The sweeping panoramas from the top of McConkey’s Lift offer a view that some may describe as Heaven. Breathtaking! But heaven was a bit cold that day, with winds and dropping temperatures. So we did not stay long, but hurried on our way as we cruised down the long and relatively easy runs. There are so many choices - Tycoon, Homerun, Silver Queen are among the most popular.

Photo provided by Charles Sneiderman.

In Park City, I always feel like an Olympic champion. In fact, I see very few mediocre skiers there - the blues and double blue runs are cut and groomed so well, they appear to do the skiing for you. As my husband Charles and I whizzed down the slopes, I realized there were dozens of people skiing and snowboarding in rhythm besides me. We were in harmony together, not fighting to crash into or cut each other off. It felt like a Warren Miller ski movie, and we were part of the action. Astounding! I don’t know why I can’t achieve that feeling on every mountain, but it just happens in a few select areas. I get the same experience in Deer Valley and Telluride. In Park City, the trails that accomplish this for me are Treasure Hollow off the Payday Lift and Hidden Splendor from the Silverlode Lift. But there are so many excellent trails - 101 open when we were there with 14 lifts. It would take a long time to experience them all.

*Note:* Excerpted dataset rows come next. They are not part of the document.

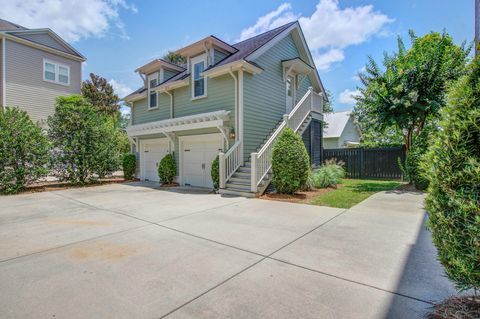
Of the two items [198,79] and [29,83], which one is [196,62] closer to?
[198,79]

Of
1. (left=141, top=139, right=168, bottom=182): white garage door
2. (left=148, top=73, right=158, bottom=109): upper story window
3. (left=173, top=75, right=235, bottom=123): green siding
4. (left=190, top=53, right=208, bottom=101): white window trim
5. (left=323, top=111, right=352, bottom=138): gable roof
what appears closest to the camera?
(left=173, top=75, right=235, bottom=123): green siding

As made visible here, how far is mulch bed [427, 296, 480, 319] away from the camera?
6.63ft

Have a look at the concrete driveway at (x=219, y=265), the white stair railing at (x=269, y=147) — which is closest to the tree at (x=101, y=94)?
the white stair railing at (x=269, y=147)

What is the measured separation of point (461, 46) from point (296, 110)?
6.38 meters

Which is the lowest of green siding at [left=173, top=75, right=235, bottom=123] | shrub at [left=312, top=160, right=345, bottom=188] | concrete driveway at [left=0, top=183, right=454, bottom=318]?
concrete driveway at [left=0, top=183, right=454, bottom=318]

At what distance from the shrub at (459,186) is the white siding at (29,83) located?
61.6 feet

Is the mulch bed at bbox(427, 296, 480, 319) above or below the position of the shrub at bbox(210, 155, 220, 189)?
below

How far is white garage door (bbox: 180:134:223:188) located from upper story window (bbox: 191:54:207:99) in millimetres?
2047

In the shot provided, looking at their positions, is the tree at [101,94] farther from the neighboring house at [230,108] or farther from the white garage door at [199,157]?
the white garage door at [199,157]

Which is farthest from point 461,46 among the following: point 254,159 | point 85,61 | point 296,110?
point 85,61

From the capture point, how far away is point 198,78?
1145 centimetres

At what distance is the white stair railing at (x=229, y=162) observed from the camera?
30.1 ft

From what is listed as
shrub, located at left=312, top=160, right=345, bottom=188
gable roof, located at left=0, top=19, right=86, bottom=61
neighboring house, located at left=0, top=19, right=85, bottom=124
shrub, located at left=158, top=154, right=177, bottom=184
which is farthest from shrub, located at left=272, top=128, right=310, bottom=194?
Answer: gable roof, located at left=0, top=19, right=86, bottom=61

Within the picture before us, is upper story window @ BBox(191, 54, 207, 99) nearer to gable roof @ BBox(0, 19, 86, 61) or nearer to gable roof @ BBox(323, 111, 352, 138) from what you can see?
gable roof @ BBox(0, 19, 86, 61)
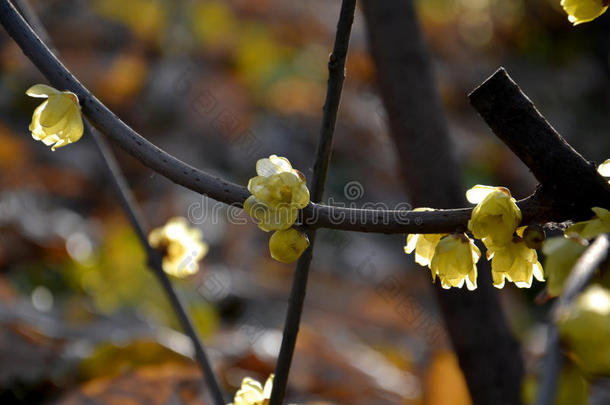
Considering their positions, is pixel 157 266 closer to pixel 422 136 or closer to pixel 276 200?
pixel 276 200

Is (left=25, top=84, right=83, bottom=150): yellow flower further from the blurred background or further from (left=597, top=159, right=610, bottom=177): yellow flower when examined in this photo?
the blurred background

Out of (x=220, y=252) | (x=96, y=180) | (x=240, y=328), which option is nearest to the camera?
(x=240, y=328)

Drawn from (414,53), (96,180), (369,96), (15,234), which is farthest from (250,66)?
(414,53)

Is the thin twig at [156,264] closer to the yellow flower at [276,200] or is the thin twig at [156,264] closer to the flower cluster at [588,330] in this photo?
the yellow flower at [276,200]

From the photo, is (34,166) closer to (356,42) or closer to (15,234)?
(15,234)

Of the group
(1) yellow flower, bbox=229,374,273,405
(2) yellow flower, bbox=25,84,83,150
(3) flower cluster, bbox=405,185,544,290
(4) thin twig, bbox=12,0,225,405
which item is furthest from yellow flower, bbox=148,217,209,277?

Of course, there are the extremely fast and steep Olympic runs. Race training is often underway on them and on smaller NASTAR courses. And there are terrific terrain parks and pipes - this is the home of some of the top Olympic champions. This year’s crop included gold medal winners Ted Ligety and Shaun White. There are also the Park City All Stars Snowboarding and Ski Teams. Easy to see why the champions like to live and train in Park City. Not far from the resort there is also a large ski jumping park. Unfortunately there were no jumpers using them while we were there.

Photo provided by Charles Sneiderman.

Among the athletes enjoying the mountain are a relatively large number of adaptive skiers. Park City has one of the largest such programs in the nation. It is housed in the National Ability Center, and hosts a variety of year-round activities for those with special needs. This past week, there was also a group of 25 children and teenagers who were battling cancer and leukemia. Most of them were from Chicago and other areas of the Midwest. Some of the adaptive activities are made possible by generous donations.

I could not believe what I was seeing among these skiers. Lord, are they fast and skilled! That included the skiers on sit skis who whizzed down the mountain with great talent. In some cases, they are not tethered, and were in perfect control. Their volunteer instructors had to hustle to keep up with them. In other cases, the one-legged skiers with outriggers on their poles also flew by, but in better control than most of us. There were also blind skiers who could sense the beauty around them. The wide slopes of Park City make it an ideal resort for the growing number of adaptive skiers. It is wonderful that the National Ability Center is perfectly integrated with the rest of the resort, and is located right next to a lively bar on the slopes.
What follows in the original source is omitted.